The USD/CHF pair remains confined in a narrow trading band around 0.8580 during the early Asian session on Thursday. The cooling inflation data and downbeat US housing data undermine the US Dollar and act as a headwind for the USD/CHF pair.
On Wednesday, US Housing Starts fell 8% MoM in June, following a 15.7% gain (revised from +21.7%) in May and below the market consensus of a 7.2% gain. Meanwhile, Building permits declined 3.7% in June from 5.6% prior (revised).
That said, any meaningful USD rebound from its lowest level since April 2022 appears limited as market participants anticipate that the Federal Reserve (Fed) is nearing the end of its policy tightening cycle and may commit to a more dovish policy stance.

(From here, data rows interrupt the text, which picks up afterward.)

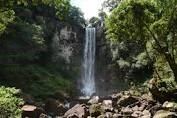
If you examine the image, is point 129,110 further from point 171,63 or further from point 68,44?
point 68,44

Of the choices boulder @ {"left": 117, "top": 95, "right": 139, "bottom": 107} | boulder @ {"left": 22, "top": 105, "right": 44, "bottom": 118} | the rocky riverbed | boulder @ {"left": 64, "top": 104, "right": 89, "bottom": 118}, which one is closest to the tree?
the rocky riverbed

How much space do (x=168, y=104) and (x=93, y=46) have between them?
3192 cm

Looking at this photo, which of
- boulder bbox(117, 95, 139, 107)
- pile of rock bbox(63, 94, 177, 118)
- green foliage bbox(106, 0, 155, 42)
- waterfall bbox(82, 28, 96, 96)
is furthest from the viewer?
waterfall bbox(82, 28, 96, 96)

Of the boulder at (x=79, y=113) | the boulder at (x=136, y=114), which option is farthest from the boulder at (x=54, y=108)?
the boulder at (x=136, y=114)

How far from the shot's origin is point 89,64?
5400cm

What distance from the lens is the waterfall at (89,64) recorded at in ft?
170

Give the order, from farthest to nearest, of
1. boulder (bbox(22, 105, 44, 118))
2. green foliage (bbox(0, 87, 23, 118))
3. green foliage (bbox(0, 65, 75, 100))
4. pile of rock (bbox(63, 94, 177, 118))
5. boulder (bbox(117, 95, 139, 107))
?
green foliage (bbox(0, 65, 75, 100)) → boulder (bbox(117, 95, 139, 107)) → boulder (bbox(22, 105, 44, 118)) → pile of rock (bbox(63, 94, 177, 118)) → green foliage (bbox(0, 87, 23, 118))

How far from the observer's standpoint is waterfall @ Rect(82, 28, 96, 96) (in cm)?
5184

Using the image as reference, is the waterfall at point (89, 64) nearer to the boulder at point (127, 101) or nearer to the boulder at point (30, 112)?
the boulder at point (127, 101)

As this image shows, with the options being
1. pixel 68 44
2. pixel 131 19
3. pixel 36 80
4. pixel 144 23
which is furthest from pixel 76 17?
pixel 144 23

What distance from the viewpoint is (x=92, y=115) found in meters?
26.1

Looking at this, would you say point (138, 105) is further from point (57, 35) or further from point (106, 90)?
point (57, 35)

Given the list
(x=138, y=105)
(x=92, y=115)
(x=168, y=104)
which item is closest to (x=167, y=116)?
(x=168, y=104)

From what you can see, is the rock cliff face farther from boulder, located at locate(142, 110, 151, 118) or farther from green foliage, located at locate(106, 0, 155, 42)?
boulder, located at locate(142, 110, 151, 118)
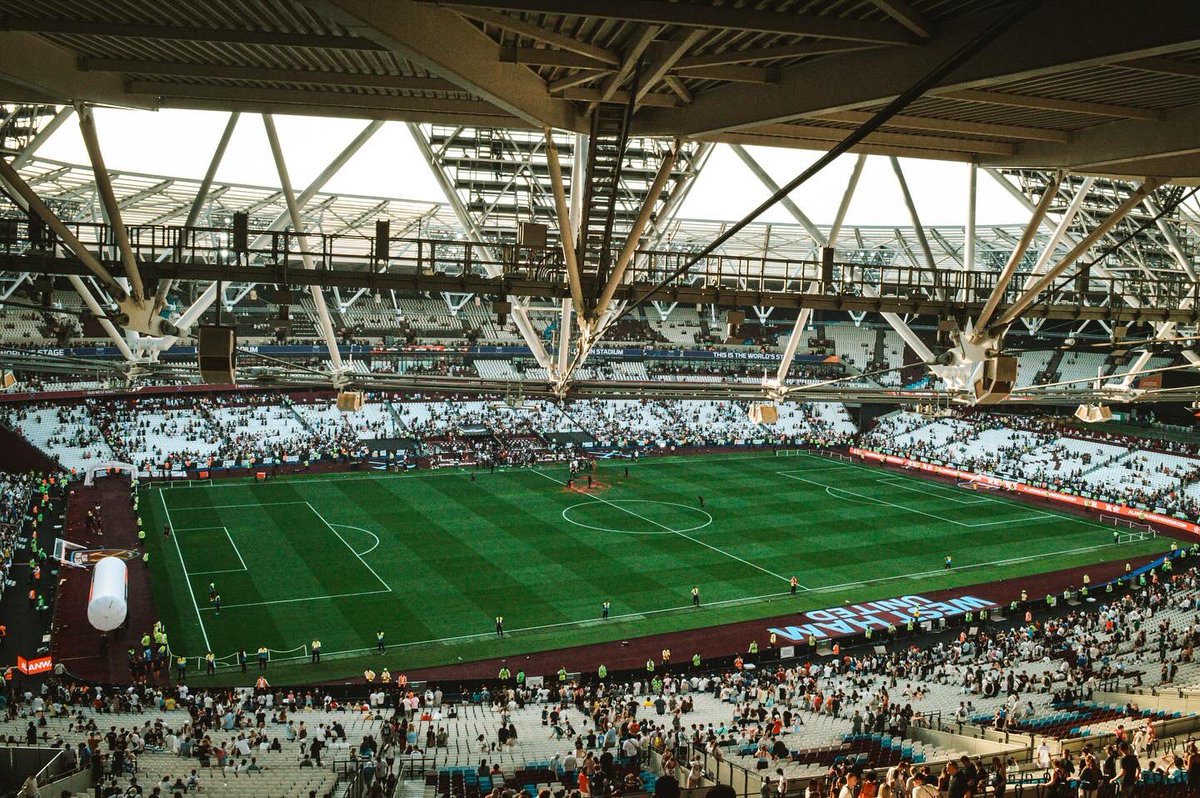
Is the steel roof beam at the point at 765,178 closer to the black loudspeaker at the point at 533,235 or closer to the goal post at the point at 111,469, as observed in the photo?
the black loudspeaker at the point at 533,235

Against this backdrop, the cautious mood in the market surrounding the headline of Sino-US relations could benefit the safe-haven Swiss Franc. China's Ambassador Xie Feng criticized the US's consideration of foreign investment and AI chip restrictions. He added that China would retaliate if the US imposed more curbs on its chip sector in Beijing. The renewed tension between the world’s largest economies exerts pressure on the Greenback. This, in turn, attracts follow-through buying for the safe-haven Swiss Franc (CHF).
Looking ahead, market players will keep an eye on the development of Sino-US relations and take cues from the Swiss Trade Balance figure later in the day. The data could be a decisive key driver for the Swiss Franc and help determine the next direction for the USD/CHF pair.